Spatial relation data
---
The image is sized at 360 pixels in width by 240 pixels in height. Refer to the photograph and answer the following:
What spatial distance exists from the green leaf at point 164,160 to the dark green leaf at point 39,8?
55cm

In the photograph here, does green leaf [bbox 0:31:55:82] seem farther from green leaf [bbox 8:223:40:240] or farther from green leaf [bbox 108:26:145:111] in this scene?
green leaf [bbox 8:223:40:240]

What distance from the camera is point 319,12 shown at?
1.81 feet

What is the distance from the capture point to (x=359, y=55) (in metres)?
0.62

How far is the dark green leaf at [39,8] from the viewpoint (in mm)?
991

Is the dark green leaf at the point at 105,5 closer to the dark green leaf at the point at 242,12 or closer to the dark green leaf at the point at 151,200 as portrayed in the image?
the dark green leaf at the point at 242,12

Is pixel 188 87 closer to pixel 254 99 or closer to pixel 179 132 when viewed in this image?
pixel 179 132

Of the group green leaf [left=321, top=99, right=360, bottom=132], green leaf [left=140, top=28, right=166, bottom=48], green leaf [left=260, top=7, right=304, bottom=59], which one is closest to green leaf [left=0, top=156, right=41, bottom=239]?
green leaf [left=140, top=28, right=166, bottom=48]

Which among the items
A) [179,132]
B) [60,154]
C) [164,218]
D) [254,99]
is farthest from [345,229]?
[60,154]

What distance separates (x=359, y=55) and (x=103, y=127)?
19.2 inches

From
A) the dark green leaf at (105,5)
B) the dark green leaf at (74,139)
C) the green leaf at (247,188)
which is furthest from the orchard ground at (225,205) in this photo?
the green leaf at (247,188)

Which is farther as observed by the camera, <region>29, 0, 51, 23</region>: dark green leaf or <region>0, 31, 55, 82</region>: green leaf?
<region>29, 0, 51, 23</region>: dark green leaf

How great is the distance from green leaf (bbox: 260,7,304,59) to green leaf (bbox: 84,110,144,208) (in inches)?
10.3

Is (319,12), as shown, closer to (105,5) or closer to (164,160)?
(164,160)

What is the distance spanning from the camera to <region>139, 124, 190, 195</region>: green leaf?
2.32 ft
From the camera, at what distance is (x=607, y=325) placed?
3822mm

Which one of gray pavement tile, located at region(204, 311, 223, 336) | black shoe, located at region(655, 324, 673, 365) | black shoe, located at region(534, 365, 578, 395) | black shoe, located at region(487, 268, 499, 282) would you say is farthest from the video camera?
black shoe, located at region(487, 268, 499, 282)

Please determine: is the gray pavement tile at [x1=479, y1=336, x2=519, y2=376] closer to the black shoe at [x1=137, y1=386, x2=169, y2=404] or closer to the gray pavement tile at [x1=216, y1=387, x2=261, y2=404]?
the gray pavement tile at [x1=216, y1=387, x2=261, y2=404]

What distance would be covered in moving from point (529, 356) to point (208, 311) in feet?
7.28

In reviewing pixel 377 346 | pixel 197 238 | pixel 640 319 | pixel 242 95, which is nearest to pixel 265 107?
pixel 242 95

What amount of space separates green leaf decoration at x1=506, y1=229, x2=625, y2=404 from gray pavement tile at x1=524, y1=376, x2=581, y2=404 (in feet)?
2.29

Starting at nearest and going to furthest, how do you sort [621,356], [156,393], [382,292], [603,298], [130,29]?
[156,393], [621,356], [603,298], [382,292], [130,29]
---
Retype the whole listing above exactly.

The image is sized at 360 pixels in width by 240 pixels in height. Refer to the photograph and answer the following:
What spatial distance exists from the green leaf at point 164,160 to the dark green leaf at point 39,8?
55cm

In the photograph here, does green leaf [bbox 0:31:55:82] seem farther from green leaf [bbox 8:223:40:240] or farther from green leaf [bbox 108:26:145:111] in this scene?
green leaf [bbox 8:223:40:240]

What distance from the camera is point 319,12 shown at?
1.81 feet

What is the distance from the capture point to (x=359, y=55) (in metres)?
0.62

How far is the dark green leaf at [39,8] from the viewpoint (in mm)?
991

Is the dark green leaf at the point at 105,5 closer to the dark green leaf at the point at 242,12 or closer to the dark green leaf at the point at 151,200 as portrayed in the image?
the dark green leaf at the point at 242,12

Is pixel 188 87 closer to pixel 254 99 or closer to pixel 179 132 when viewed in this image?
pixel 179 132

Of the group green leaf [left=321, top=99, right=360, bottom=132], green leaf [left=140, top=28, right=166, bottom=48], green leaf [left=260, top=7, right=304, bottom=59], which one is closest to green leaf [left=0, top=156, right=41, bottom=239]?
green leaf [left=140, top=28, right=166, bottom=48]

Which among the items
A) [179,132]
B) [60,154]
C) [164,218]
D) [254,99]
is farthest from [345,229]?
[60,154]

What distance separates (x=359, y=55) and (x=103, y=127)?
19.2 inches

From
A) the dark green leaf at (105,5)
B) the dark green leaf at (74,139)
C) the green leaf at (247,188)
which is furthest from the orchard ground at (225,205) in this photo?
the green leaf at (247,188)

Which is farther as observed by the camera, <region>29, 0, 51, 23</region>: dark green leaf or <region>0, 31, 55, 82</region>: green leaf?
<region>29, 0, 51, 23</region>: dark green leaf

How great is the distance from green leaf (bbox: 260,7,304,59) to green leaf (bbox: 84,110,144,208) (in inches)?
10.3

Is (319,12), as shown, closer to (105,5) or closer to (164,160)?
(164,160)

What is the distance spanning from the camera to <region>139, 124, 190, 195</region>: green leaf?
2.32 ft
From the camera, at what distance is (x=607, y=325) placed?
3822mm

Which one of gray pavement tile, located at region(204, 311, 223, 336) | black shoe, located at region(655, 324, 673, 365) | black shoe, located at region(534, 365, 578, 395) | black shoe, located at region(487, 268, 499, 282) would you say is farthest from the video camera?
black shoe, located at region(487, 268, 499, 282)

Please determine: is the gray pavement tile at [x1=479, y1=336, x2=519, y2=376] closer to the black shoe at [x1=137, y1=386, x2=169, y2=404] or closer to the gray pavement tile at [x1=216, y1=387, x2=261, y2=404]?
the gray pavement tile at [x1=216, y1=387, x2=261, y2=404]

What distance would be covered in moving from point (529, 356) to point (208, 311) in feet?
7.28

In reviewing pixel 377 346 | pixel 197 238 | pixel 640 319 | pixel 242 95, which is nearest to pixel 265 107?
pixel 242 95

What amount of space separates green leaf decoration at x1=506, y1=229, x2=625, y2=404 from gray pavement tile at x1=524, y1=376, x2=581, y2=404 (in feet)?
2.29

Starting at nearest and going to furthest, how do you sort [621,356], [156,393], [382,292], [603,298], [130,29]?
[156,393], [621,356], [603,298], [382,292], [130,29]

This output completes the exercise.